Arnold van Gennep, a late 19th century anthropologist, first conceptualized the idea of liminality in his studies of cultural rites of passage. He contended that, regardless of culture or circumstance, a uniform pattern exists in transitional stages of human life: separation, transition, and incorporation. The term liminality, derived from the Latin word limen, means “threshold,” and refers to the transitional (liminal) place between two otherwise defined areas or states.

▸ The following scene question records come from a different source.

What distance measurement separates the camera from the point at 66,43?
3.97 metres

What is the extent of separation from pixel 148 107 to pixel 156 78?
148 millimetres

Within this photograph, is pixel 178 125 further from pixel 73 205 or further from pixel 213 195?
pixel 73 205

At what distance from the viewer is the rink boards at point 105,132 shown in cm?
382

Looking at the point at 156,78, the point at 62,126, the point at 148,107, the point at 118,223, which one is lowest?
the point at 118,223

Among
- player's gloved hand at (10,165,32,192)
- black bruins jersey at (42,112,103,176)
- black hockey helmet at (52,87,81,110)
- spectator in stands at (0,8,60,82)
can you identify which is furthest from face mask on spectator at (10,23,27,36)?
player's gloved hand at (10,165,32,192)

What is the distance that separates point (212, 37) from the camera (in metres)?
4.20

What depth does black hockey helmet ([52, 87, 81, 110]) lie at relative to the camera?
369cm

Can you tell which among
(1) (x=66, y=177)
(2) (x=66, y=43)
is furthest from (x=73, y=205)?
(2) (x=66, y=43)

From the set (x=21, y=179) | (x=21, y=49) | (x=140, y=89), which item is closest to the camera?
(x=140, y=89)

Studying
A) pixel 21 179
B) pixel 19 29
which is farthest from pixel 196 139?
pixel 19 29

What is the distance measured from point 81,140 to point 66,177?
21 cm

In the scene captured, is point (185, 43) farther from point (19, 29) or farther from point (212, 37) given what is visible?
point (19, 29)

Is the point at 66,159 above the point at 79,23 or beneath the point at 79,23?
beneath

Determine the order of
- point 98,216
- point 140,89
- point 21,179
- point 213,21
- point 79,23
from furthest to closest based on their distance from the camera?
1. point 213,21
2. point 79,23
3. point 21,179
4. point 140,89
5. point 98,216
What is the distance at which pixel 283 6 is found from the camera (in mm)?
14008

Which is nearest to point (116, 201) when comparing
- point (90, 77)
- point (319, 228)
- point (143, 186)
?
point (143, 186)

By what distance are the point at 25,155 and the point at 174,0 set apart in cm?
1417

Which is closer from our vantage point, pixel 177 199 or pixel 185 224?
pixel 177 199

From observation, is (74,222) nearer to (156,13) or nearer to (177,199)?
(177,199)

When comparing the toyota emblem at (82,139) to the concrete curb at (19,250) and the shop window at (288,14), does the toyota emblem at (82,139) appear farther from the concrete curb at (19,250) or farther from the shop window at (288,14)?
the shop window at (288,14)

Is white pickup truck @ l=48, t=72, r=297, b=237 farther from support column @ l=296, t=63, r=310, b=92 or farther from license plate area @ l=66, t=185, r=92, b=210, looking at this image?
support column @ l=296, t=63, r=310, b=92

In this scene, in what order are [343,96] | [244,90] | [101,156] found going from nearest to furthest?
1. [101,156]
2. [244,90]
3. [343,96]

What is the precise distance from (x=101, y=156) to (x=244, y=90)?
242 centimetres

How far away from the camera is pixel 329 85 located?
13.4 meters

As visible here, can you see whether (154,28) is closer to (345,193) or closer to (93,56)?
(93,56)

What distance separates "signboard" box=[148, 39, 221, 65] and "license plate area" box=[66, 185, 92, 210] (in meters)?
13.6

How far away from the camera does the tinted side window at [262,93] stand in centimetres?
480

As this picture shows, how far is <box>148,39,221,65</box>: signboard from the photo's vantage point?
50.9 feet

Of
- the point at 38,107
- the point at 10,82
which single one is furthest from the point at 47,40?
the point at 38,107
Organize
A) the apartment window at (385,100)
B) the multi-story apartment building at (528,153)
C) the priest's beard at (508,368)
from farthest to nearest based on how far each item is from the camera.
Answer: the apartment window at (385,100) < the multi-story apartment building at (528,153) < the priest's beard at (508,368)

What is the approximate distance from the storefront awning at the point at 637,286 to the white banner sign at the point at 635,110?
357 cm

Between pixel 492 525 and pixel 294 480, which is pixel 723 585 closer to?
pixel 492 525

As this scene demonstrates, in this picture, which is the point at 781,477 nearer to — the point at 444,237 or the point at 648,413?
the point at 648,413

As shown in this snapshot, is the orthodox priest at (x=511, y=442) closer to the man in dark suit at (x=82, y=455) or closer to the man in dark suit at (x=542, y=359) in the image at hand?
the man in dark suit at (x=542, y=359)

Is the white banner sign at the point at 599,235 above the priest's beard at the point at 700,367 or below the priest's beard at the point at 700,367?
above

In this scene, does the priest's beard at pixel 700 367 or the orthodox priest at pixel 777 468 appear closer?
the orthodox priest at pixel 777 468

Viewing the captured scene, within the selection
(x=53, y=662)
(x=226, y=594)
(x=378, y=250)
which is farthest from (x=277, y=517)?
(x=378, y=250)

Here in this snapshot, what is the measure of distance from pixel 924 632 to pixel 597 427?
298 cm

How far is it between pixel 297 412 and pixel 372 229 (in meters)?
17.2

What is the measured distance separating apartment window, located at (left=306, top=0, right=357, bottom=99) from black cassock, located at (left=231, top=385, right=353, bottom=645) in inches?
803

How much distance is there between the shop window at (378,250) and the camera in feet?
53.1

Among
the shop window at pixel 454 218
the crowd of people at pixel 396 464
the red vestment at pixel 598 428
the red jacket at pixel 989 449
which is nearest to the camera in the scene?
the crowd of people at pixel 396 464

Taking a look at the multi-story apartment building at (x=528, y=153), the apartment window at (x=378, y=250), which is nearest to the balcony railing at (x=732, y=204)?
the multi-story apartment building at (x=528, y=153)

Many biblical characters experienced liminal space. Noah was suspended between corrupted and newly cleansed worlds. The Israelites wandered in the wilderness between Egypt’s oppression and Canaan’s promise. Jonah spent three days in the darkness of a whale’s belly between his separation from and reincorporation into God’s will. Jesus experienced this in-betweenness during his wilderness temptation, and quintessentially during Holy Saturday – the time between his crucifixion and resurrection. In each case, “incorporation” takes the form of transformation. For believers, it is in the sacred middle ground where God’s deepest work in our lives is accomplished. Traversing these sacred thresholds – these liminal spaces – with each other is what Soul Care Ministries at Community Presbyterian Church is all about.